TASK → Reproduce the records below in full and word for word, excluding pictures.

LISTING →
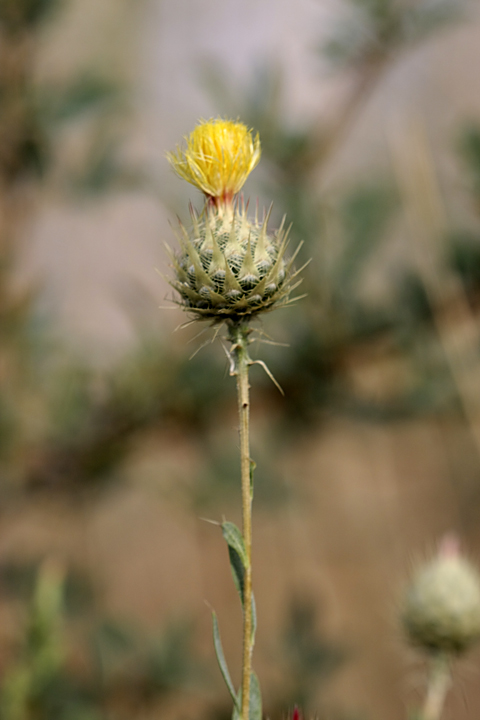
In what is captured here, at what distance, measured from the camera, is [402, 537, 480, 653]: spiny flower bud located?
578 millimetres

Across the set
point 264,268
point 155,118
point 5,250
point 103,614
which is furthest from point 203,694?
point 155,118

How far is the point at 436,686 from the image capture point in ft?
1.54

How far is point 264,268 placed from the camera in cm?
30

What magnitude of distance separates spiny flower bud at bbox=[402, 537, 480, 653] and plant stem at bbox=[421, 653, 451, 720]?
21 mm

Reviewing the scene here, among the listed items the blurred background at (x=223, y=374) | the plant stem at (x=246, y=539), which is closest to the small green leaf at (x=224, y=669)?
the plant stem at (x=246, y=539)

RESULT OF THIS EXERCISE →
In what is captured here, at what distance, measured from the camera, is [402, 537, 480, 653]: spiny flower bud located?
578 millimetres

Across the set
point 264,268
point 155,118
point 5,250
point 103,614
which is furthest from point 203,694?
point 155,118

How far is the point at 436,686 from the image capture point in ft?
1.54

How far is point 264,268 placed from the camera in cm?
30

What magnitude of distance separates spiny flower bud at bbox=[402, 537, 480, 653] and plant stem at bbox=[421, 653, 451, 720]?
21 mm

Reviewing the scene here, among the listed items the blurred background at (x=223, y=374) | the plant stem at (x=246, y=539), which is closest to the small green leaf at (x=224, y=669)?
the plant stem at (x=246, y=539)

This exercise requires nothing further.